---------- Extract provided ----------

To paraphrase Chuck Klosterman—who has a new book coming out and will be at Turner Hall on July 18—nostalgia, when it comes to music, may have less to do with warm and fuzzy memories and more to do with repetition.

Klosterman thought this wouldn’t happen so much in the digital era. Yet, when faced with infinite streaming options, I often became paralyzed and, in a panic, hit play on whatever new-ish album is already in my library. (To be fair, the new National record deserves a minimum of 13 spins.)

What is definitely being lost in the streaming era is the muscle memory that comes from holding, gazing at, and maybe even sniffing a physical album, cassette or CD. Not to mention that the time, energy, and thought that once went into the art of making mixtapes has been replaced by playlist algorithms.

As such, you can be sure that when the New Kids On The Block’s Mixtape Tour rolls into Fiserv Forum on Wednesday, nostalgia will be hangin’ tough.

Among the “very special guests” on the Mixtape Tour is 1980s teen pop star Tiffany, best known for touring malls and her hit cover of the 1967 Tommy James And The Shondells song “I Think We’re Alone Now.” In her day, Tiffany was the youngest female artist with a debut album to top the Billboard charts, and she enlisted New Kids On The Block to open on her tour.

For girls born in the late 1970s and early 1980s, Tiffany was it. Unlike fellow Mixtape Tour special guest Debbie Gibson—her teen pop rival—Tiffany had an alluring edge. My fiancée was among her legion of fans.

“She was just a normal kid who had a hard life and got plucked out of it somehow. She made me want to be a singer,” recalls my fiancée.

My fiancée remembers first hearing Tiffany at a roller rink in Burlington, Wisconsin, which is about 35 miles southwest of Milwaukee. Her family had recently moved there from Santa Cruz, California. She was in third grade and was teased by some of her new classmates for her West Coast style. She eventually made friends, but never felt like she fit in. And she never got to see Tiffany live.

Last summer, I got an email from a Brooklyn singer-songwriter’s publicist. I noticed a tour date in Kansasville, Wisconsin. “Where the fuck is that?” I thought to myself.

Turns out, Kansasville is a couple towns over from Burlington. When I checked the venue’s calendar, one name jumped out at me: Tiffany. The Tiffany. Live at 1175 Sports Park & Eatery. What the hell? Of course, I bought tickets and recruited one of my fiancée’s best friends for a surprise birthday trip.

---------- Entries provided ----------

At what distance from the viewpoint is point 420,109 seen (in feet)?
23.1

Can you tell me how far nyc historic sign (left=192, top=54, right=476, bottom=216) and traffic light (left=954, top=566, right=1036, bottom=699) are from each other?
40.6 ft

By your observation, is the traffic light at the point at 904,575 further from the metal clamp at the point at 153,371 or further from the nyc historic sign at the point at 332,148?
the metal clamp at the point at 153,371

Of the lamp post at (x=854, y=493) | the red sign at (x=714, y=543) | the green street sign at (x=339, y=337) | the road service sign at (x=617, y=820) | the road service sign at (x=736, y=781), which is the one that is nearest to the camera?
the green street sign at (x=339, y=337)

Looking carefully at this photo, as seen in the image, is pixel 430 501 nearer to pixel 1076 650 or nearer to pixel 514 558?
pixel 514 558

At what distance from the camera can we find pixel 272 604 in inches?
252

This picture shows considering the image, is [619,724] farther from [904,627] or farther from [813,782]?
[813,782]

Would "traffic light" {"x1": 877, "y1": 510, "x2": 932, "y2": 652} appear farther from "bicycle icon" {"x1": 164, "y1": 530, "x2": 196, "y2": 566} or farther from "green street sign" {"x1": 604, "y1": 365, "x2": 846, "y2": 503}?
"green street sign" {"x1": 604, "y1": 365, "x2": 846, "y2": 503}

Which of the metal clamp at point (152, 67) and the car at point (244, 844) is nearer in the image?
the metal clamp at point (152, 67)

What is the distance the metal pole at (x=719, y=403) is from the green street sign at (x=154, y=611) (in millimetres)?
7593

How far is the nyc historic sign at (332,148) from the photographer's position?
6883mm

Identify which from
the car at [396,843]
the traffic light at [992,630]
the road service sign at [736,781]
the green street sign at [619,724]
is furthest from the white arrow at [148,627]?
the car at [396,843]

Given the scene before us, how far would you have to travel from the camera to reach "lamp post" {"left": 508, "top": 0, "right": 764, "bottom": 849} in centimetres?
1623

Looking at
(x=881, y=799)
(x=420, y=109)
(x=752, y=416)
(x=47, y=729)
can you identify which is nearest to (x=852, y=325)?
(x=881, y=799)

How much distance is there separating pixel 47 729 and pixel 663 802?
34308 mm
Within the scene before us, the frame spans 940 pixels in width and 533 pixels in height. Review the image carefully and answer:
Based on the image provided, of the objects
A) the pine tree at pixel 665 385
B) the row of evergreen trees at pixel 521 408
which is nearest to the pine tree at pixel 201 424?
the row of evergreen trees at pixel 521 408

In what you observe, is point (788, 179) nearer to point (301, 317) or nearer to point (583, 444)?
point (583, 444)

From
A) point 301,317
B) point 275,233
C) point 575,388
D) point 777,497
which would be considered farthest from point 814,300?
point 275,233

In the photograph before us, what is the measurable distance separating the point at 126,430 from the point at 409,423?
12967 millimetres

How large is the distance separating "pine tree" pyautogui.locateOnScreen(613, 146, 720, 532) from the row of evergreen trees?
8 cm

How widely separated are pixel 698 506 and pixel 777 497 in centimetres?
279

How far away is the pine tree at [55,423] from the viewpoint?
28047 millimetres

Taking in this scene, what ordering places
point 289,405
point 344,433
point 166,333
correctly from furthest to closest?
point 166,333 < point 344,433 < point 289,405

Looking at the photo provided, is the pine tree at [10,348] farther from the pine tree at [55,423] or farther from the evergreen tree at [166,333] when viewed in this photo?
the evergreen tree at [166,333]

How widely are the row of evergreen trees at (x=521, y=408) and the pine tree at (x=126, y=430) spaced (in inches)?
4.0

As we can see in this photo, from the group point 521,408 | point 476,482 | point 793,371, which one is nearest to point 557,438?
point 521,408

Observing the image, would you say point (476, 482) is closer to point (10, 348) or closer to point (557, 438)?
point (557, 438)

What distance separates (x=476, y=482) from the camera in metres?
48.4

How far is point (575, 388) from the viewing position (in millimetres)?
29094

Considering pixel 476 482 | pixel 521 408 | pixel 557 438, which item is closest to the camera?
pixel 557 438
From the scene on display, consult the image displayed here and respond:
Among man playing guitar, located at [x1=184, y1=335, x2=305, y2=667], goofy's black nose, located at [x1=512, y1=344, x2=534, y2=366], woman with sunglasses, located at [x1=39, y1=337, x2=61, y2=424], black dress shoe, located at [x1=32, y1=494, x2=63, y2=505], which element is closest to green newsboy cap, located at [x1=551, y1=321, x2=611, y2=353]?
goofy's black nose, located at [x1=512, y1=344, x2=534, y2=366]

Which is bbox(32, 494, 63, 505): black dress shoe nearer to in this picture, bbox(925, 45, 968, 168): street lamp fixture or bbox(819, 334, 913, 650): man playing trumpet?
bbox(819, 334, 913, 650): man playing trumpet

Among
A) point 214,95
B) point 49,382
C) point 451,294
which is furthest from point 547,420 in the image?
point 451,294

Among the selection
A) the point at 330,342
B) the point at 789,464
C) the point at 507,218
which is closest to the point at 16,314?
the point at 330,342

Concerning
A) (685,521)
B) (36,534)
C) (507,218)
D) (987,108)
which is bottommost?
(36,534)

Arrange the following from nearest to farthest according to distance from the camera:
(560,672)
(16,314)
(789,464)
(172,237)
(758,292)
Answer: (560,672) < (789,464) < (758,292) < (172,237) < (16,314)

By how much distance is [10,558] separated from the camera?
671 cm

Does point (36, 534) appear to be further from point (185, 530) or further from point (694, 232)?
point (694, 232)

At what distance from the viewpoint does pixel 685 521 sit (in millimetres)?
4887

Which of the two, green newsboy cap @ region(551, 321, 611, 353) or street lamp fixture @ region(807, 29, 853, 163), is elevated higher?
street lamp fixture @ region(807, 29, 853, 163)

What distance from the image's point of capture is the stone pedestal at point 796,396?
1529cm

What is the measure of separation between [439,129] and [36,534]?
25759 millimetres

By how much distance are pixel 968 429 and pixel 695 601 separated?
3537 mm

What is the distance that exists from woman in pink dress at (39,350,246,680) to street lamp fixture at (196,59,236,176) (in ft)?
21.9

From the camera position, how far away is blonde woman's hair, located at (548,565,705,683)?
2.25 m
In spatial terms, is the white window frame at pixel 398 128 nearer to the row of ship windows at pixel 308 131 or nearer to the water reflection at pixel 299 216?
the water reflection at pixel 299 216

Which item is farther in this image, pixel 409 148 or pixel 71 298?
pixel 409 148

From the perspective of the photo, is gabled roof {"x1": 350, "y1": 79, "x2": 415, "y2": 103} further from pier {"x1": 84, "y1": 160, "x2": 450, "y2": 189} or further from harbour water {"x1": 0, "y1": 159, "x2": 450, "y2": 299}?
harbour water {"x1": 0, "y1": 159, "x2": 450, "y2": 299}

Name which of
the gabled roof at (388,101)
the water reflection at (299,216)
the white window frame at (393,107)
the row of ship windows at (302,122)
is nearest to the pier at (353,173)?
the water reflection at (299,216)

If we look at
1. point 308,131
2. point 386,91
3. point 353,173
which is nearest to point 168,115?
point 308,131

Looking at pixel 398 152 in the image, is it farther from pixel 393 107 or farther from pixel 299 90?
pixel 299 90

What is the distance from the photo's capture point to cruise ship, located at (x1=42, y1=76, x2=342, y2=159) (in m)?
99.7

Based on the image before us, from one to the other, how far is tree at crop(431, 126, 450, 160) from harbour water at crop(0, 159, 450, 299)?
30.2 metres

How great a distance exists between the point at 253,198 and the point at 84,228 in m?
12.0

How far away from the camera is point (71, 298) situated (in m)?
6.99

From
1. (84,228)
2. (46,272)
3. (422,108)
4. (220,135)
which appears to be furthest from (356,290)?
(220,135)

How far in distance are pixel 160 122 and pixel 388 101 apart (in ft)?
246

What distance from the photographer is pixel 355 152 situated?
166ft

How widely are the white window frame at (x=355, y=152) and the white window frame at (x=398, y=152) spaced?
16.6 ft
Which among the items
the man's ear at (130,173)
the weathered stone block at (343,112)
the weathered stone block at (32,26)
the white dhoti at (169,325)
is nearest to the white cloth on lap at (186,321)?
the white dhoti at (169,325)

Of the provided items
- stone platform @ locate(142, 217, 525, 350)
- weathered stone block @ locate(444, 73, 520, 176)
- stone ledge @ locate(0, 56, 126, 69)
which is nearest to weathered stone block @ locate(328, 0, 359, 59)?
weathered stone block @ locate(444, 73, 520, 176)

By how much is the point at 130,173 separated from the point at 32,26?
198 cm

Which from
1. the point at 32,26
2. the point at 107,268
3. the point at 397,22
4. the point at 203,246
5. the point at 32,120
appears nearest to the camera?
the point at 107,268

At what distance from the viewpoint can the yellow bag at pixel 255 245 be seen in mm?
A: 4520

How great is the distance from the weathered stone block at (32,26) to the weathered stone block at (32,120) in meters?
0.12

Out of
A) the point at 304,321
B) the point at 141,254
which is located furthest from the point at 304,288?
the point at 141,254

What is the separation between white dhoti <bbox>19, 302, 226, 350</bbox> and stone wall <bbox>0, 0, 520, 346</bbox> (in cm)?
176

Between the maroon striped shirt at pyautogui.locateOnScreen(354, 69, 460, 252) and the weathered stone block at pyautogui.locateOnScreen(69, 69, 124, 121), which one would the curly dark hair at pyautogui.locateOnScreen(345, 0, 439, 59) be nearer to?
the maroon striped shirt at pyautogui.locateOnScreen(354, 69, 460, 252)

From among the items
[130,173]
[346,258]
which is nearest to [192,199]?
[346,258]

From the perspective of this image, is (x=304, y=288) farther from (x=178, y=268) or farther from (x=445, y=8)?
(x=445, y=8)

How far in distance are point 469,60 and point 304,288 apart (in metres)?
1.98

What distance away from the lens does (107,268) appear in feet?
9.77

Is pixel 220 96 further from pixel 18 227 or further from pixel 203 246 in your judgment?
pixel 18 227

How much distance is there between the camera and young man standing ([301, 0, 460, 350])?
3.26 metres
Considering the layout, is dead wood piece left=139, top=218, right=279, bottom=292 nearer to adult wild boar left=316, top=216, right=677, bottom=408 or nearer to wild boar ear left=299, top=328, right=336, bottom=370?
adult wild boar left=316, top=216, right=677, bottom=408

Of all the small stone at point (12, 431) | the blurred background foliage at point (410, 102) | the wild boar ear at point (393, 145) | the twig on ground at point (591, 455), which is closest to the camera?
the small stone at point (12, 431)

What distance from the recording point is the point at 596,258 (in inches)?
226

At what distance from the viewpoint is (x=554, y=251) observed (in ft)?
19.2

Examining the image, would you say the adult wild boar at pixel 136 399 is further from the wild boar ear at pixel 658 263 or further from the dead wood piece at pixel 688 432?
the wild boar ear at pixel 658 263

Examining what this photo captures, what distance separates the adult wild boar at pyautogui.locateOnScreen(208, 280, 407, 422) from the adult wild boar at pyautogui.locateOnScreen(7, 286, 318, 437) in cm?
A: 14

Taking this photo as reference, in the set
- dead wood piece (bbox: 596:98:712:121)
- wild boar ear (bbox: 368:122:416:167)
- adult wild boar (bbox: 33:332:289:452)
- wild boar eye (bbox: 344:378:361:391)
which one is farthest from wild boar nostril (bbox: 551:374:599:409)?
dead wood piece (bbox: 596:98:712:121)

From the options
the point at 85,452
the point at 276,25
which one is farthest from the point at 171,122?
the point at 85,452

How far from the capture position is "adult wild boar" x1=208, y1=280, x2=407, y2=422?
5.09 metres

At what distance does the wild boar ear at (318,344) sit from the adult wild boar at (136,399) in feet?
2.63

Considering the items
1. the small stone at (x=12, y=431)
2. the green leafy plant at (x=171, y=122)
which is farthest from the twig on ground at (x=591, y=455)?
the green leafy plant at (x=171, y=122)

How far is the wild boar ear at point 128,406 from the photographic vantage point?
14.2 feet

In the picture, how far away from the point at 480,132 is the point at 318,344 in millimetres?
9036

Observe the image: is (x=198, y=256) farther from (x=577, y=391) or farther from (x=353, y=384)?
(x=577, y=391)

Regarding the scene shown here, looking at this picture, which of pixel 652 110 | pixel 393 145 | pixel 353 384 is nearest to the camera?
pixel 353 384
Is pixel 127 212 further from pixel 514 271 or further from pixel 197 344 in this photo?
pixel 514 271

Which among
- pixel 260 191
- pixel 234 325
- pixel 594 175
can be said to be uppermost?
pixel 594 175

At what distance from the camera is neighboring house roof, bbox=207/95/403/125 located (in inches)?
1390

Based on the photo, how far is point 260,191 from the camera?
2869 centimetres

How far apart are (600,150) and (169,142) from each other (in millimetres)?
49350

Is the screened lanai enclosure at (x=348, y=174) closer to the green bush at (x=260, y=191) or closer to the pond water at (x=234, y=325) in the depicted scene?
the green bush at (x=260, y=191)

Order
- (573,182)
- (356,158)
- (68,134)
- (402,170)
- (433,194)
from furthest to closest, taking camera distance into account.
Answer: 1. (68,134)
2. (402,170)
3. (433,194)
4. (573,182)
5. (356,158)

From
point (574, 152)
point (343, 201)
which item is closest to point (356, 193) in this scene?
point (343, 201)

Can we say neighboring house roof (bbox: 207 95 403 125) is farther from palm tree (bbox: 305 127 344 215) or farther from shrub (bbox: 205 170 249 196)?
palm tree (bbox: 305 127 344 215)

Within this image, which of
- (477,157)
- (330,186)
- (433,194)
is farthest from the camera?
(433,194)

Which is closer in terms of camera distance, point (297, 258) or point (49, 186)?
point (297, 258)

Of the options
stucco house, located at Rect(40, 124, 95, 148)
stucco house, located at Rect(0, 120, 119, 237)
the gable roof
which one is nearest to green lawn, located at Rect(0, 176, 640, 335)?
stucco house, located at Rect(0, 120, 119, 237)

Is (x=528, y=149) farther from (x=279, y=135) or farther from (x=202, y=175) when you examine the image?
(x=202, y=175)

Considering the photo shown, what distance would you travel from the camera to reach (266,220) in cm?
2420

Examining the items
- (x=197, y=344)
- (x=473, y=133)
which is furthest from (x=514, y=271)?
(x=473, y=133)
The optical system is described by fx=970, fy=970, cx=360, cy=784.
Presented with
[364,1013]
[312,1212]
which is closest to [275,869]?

----------

Requirements:
[1] For the article about Tiffany, decide whether each statement agrees with it, answering yes or no and quoting the deciding words: (a) the Mixtape Tour comes to Fiserv Forum on Wednesday; (b) the fiancée saw Tiffany perform live as a child; (c) Burlington lies about 35 miles northeast of Milwaukee.
[2] Please continue the article about Tiffany from the point where it stops.
The lines have no connection to the article about Tiffany.

Answers to the problems:
[1]
(a) Yes: "when the New Kids On The Block’s Mixtape Tour rolls into Fiserv Forum on Wednesday"
(b) No: "And she never got to see Tiffany live."
(c) No: "which is about 35 miles southwest of Milwaukee"

[2]
The anticipation leading up to the Tiffany show was worth the price of admission itself. My fiancée had no clue and it was driving her nuts. She scoured the internet for every possible concert and art opening in the upper Midwest. After dinner we hopped on I-43 and headed south. She was certain we were en route to Chicago. Her head started to spin when we exited onto Spring Street and drove west towards Burlington.

“I swear, if we’re just going to have dessert with my parents this is a bunch of bullshit!” she yelled.

Suspense built as we cruised down the dark country roads. My fiancée was getting anxious. She was not looking forward to seeing people from high school. It had been almost 20 years since she had gone out in this part of the state.

1175 Sports Park & Eatery opened in February 2018. It may be a modern bar, restaurant, and adjacent concert hall, but it still has a classic road sign. As we pulled into the parking lot my fiancée could see the word “TIFFANY” in big black letters, just below “GIRLS NIGHT OUT” and “COMEDY NIGHT.”

“What!?! Noooo…” She was stunned. She slapped me hard on the shoulder, despite the fact that I was driving.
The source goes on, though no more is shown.